Am nächsten Morgen machten wir uns daran, Salt Lake City etwas genauer unter die Lupe zu nehmen. Die Stadt liegt in unmittelbarer Nähe zu den Bergen, blickt man die schnurgeraden Avenues hinunter, bleibt der Blick unweigerlich an den schneebedeckten Gipfeln jenseits der Stadtgrenze hängen. Kaum 30 Minuten Autofahrt von Downtown entfernt befinden sich die größeren Skigebiete. Gemeinsam mit Colorado ist Utah das Ziel für skibegeisterte Amerikaner. Natürlich wollten wir uns auch den Mormonentempel, oder korrekt ausgedrückt, den Tempel der Kirche Jesu Christi der Heiligen der letzten Tage, nicht entgehen lassen, der sich am Templesquare im Norden der Stadt befindet. Ehrlicherweise muss man bei dieser Gelegenheit festhalten, dass der Tempel mit seiner goldenen Engelsstatute an der Spitze zwar prächtig ist, aber bei weitem nicht so groß wie man eventuell erwarten würde. Kein Zweifel kommt allerdings hinsichtlich der Bedeutung Salt Lake Citys als Finanz- und Verwaltungszentrum von Utah auf, denn einige Bankgebäude sind erheblich größer und höher als der Tempel. Allerdings trifft das auch auf das mormonische Konferenzzentrum und die Ahnenbibliothek zu. Die Ahnenforschung spielt in dieser Religion eine wichtige Rolle, da damit auch die Seelen der Verstorbenen nachträglich gerettet werden können. Insgesamt ist die Bebauung in der Stadt gemischt, Neubauten aus Stahl und Glas neben Ziegelbauten. Dadurch wirkt die Stadt sehr lebendig, obwohl sich auf Grund der Weihnachtsfeiertage kaum eine Menschenseele auf den Straßen befand. Trotzdem ist die Stadt alles andere als spießig, etwas weiter die State Avenue in Richtung Süden runter – das typisch rasterförmige Straßennetz ist exakt nach den Himmelsrichtungen ausgerichtet – befinden sich eine Menge Szene-Boutiquen, Tätowiersalons, ethnische Restaurants und Gebrauchtwarenhandlungen. Salt Lake City ist mit Abstand die sauberste Stadt, die wir im Zuge dieser Reise besuchten, ob dieser Umstand auf die Mormonen zurückzuführen ist, ist weder klar noch ausgeschlossen.

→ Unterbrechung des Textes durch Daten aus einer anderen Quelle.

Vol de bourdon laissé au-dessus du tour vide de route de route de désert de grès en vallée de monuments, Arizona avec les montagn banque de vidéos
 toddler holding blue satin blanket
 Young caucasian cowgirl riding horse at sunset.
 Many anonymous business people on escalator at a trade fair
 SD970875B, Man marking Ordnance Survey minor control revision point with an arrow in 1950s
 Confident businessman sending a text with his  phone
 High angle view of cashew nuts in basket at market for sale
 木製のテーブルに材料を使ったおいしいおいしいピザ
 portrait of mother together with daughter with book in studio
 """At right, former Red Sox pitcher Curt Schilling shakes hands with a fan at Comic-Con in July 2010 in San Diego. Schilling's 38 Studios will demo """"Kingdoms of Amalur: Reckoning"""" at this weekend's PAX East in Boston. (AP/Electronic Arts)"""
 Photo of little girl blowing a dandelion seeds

Schließlich suchten wir auch noch den berühmten Great Salt Lake auf, der sich in gar nicht unmittelbarer Nähe der Stadt befindet, die Fahrtzeit von Downtown beträgt über den Interstate knappe 20 Minuten. Offensichtlich war der Wasserstand durch den Winter etwas gesunken, denn der Blick auf den salzigen Schlamm am Grund war frei, die Wasseroberfläche befand sich ca. 200 Meter vom eigentlichen Ufer entfernt. Das Ausmaß des Sees ist enorm, die gegenüberliegenden Ufer sind nicht auszumachen. Interessanterweise wird der See, dessen hoher Salzgehalt das Schwimmen in der passenden Jahreszeit zu einer einfachen Übung macht, auch wirtschaftlich genutzt. Eine spezielle Krebsart wird als Fischfutter gefangen, weiters ist der See ein wichtiger Lieferant für diverse Salze die in der chemischen Industrie ihre Verwendung finden. Auch das Wasser wird, nachdem es entsalzt wurde, als Trinkwasser genutzt. In dieser Saison spielt sich bei durchschnittlich drei Grad Celsius natürlich am See gar nichts ab. Da außerdem auch noch der Wind pfiff, zwar nicht so schneidend und eisig wie in Oklahoma, aber trotzdem ordentlich, schauten wir zu dass wir weiterkamen, schließlich lag noch eine Wüste zwischen uns und unserem Ziel im nächsten Staat.